When Dave Krieves and his wife, Katie, moved to Evergreen in 2000, he wasted no time in getting involved in the local community.
Born and raised in Oregon, he was exposed to a sense of community responsibility from an early age. “There were two sides to my family,” he explains. “The poor and relatively uneducated side, and the medical side — relatives who are doctors. My grandmother, who was from the poor side, was, at age 99, still cooking dinner nightly for her neighbor and looking after her… and the neighbor was in her 70s!”
Dave himself went on to study medicine and was a Diagnostic Radiologist in Bend, Oregon for nearly 30 years. “I handled all of those things with goofy letters in them— CTs, MRIs, USs, and NMs,” he jokes. He focused particularly on the latter two: Ultrasound and Nuclear Medicine. “But my main interest was patient contact; I love being around people.”
He has a particular memory of providing care for a terminal cancer patient. “I performed over 50 drainage procedures on her lungs over the course of a year and a half. We spent a lot of time together, and I got to know her well. In fact, we laughed over the fact that I was seeing her a lot more often than her regular doctor did. Experiences like that one have left a big impression on me.”
When both of their sons made the move to Colorado, Dave and Katie decided to follow, “Although we actually got here first!” Dave says. They selected Evergreen as their new home because they were friends with Ken Williams, pastor at Rockland Church, and also because another friend in Oregon had previously lived in Evergreen and encouraged them to check it out when they were preparing to relocate.

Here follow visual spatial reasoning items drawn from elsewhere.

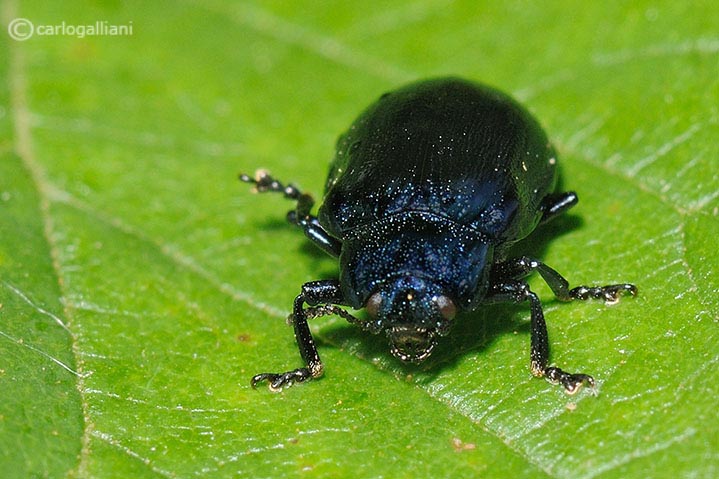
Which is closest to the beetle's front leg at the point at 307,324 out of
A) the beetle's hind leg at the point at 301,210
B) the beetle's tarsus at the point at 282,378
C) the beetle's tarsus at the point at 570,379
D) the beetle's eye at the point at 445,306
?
the beetle's tarsus at the point at 282,378

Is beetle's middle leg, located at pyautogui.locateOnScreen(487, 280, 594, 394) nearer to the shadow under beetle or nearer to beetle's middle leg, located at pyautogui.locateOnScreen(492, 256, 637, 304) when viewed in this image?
the shadow under beetle

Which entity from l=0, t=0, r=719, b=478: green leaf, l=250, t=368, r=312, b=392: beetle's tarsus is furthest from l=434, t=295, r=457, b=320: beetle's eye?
l=250, t=368, r=312, b=392: beetle's tarsus

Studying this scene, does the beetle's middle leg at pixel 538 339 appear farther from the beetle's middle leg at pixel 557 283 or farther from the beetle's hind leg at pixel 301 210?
the beetle's hind leg at pixel 301 210

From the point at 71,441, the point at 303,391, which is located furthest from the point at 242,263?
the point at 71,441

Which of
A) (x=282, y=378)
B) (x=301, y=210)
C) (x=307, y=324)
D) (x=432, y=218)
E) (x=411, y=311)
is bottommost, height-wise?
(x=282, y=378)

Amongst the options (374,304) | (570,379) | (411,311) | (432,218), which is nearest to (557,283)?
(570,379)

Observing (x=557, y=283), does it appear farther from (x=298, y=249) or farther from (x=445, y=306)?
(x=298, y=249)

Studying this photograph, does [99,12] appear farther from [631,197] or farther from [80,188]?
[631,197]
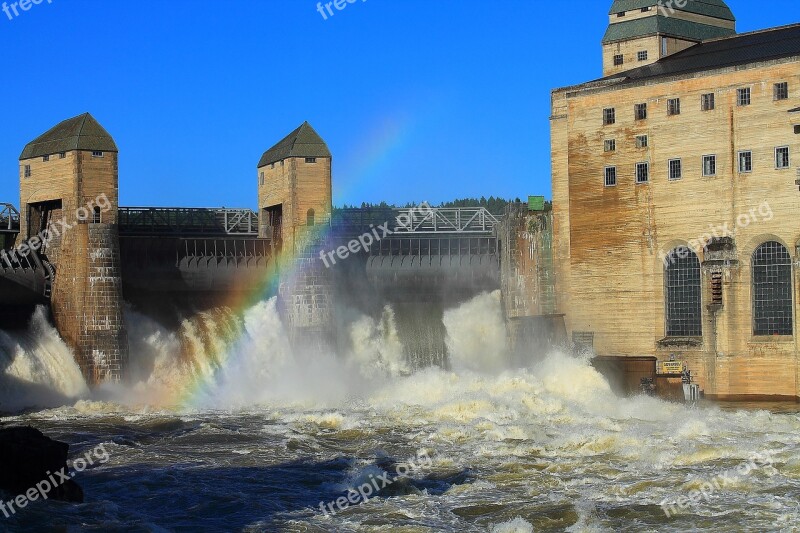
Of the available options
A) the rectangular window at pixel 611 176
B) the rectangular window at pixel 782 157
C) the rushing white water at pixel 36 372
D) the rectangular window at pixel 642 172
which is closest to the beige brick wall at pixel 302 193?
the rushing white water at pixel 36 372

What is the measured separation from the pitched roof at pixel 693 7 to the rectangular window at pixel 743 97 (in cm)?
2391

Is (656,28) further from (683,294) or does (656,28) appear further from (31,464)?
(31,464)

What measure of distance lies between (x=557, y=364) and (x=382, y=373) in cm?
1032

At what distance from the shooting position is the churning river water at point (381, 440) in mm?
33281

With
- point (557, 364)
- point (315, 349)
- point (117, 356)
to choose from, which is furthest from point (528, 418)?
point (117, 356)

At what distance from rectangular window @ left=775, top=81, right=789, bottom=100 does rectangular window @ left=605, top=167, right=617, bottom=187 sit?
8.89 m

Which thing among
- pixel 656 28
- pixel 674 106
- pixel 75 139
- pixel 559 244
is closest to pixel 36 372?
pixel 75 139

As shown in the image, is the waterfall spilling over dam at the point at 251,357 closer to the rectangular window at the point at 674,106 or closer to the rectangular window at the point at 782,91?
the rectangular window at the point at 674,106


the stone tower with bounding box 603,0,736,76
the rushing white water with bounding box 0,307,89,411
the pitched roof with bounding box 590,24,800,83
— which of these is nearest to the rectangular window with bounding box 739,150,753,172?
the pitched roof with bounding box 590,24,800,83

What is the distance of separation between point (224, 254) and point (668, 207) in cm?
2220

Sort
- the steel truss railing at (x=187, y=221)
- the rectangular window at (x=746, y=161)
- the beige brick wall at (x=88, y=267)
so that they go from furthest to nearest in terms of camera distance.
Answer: the steel truss railing at (x=187, y=221)
the rectangular window at (x=746, y=161)
the beige brick wall at (x=88, y=267)

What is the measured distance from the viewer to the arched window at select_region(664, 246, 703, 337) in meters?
61.2

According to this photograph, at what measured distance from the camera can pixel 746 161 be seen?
59.3 metres

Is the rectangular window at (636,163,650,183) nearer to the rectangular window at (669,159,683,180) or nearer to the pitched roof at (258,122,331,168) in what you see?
the rectangular window at (669,159,683,180)
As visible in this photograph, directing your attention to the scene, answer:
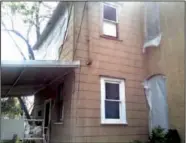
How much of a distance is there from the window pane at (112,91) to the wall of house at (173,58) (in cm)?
108

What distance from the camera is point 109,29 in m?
6.04

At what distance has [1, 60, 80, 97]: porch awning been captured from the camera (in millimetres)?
4531

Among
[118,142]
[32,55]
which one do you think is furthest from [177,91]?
[32,55]

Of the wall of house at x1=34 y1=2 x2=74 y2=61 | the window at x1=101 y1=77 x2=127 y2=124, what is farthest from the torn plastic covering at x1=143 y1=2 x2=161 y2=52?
the wall of house at x1=34 y1=2 x2=74 y2=61

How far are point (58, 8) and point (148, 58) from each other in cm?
264

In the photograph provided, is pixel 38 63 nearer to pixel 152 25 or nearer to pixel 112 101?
pixel 112 101

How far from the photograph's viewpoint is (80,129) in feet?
16.7

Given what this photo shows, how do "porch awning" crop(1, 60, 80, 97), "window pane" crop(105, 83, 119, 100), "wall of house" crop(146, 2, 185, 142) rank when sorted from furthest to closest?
"window pane" crop(105, 83, 119, 100) → "wall of house" crop(146, 2, 185, 142) → "porch awning" crop(1, 60, 80, 97)

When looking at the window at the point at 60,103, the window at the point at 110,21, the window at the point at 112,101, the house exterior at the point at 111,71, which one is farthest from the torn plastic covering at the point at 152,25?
the window at the point at 60,103

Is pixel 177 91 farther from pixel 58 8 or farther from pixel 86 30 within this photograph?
pixel 58 8

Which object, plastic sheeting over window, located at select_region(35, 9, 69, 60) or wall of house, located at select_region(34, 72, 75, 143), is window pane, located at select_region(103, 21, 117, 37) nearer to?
plastic sheeting over window, located at select_region(35, 9, 69, 60)

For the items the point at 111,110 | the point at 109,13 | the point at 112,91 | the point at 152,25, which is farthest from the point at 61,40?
the point at 152,25

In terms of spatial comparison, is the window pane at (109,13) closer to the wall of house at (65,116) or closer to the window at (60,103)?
the wall of house at (65,116)

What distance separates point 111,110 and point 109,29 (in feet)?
6.44
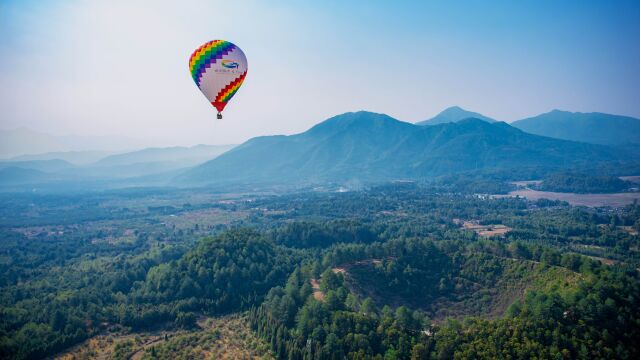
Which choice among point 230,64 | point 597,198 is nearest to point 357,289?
point 230,64

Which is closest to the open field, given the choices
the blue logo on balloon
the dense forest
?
the dense forest

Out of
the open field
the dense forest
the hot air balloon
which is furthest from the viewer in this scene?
the open field

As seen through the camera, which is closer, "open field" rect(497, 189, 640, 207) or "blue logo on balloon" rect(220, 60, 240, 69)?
"blue logo on balloon" rect(220, 60, 240, 69)

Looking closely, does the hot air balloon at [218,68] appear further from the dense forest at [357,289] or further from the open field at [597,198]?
the open field at [597,198]

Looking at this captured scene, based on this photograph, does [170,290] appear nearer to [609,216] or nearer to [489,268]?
[489,268]

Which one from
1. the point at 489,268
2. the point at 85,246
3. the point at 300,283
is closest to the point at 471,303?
the point at 489,268

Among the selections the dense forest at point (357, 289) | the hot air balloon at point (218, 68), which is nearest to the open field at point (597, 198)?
the dense forest at point (357, 289)

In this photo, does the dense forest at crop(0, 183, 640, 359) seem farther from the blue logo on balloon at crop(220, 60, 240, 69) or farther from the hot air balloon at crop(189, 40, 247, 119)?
the blue logo on balloon at crop(220, 60, 240, 69)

He began to volunteer with Habitat for Humanity almost from the first week he arrived. “I love to work with tools,” he says. “Although I’m doing less of that these days. But I do still spend some time helping by cutting down trees. I guess that’s the Oregon lumberjack in me.”
He’s a past president of Blue Spruce Kiwanis and he served as Co-Volunteer Coordinator and Parking & Transportation Coordinator for this year’s Big Chili Cook-off on September 10th. “Lots of people told me how much fun it was, and we received lots of donations this year—more than ever before. The Kiwanis are all about service, particularly geared towards kids. Blue Spruce currently has 58 members, and we’re always looking for more service-minded folks to join us. Anyone is welcome to attend the weekly meetings, which take place on Thursdays, 7am, at The Place on Meadow Drive.”
Dave also serves on the local board of Drive Smart, an organization he is particularly passionate about promoting. “If you’re going to highlight one particular thing in this article, I would like it to be the value and importance of the Drive Smart program.” Its mission is to save lives by preventing traffic related fatalities and injuries. “For me, it’s something of an extension of my medical career. As a doctor, I saw lots of bad things while treating people who had been involved in car accidents. Those experiences have made a lasting impression that always stays with me. It’s so much easier to prevent a crash than to try to help the victims afterward.”
Drive Smart offers four programs: Child Passenger Safety, Teen Motor Vehicle Safety, Motorcycle Safety, and their newest, an Experienced Driver Program. The goal of the latter is to help people keep driving safely as they get older.
Though officially retired, Dave also helps out in his son’s new business venture, 5280 Turf, where he does “some of the marketing and the heavy lifting!” He’s also a long-time runner and cyclist. In the winter months, he skis and snowboards. “I’m one of the original snowboarders,” he states. “I’ve been doing it for more than 30 years, back when we were all basically just using a piece of plywood with a slick bottom to get down the hill.”
He cites his wife as his inspiration. “I’m the lesser athlete in the family. She’s a triathlete, swimming, cycling and running. I just try to keep up with her!” It’s a typically self-effacing remark from someone who was reluctant to be profiled for Just Around Here in the first place. He only agreed in the hopes that such an article would bring attention to some organizations providing important services in the local mountain community.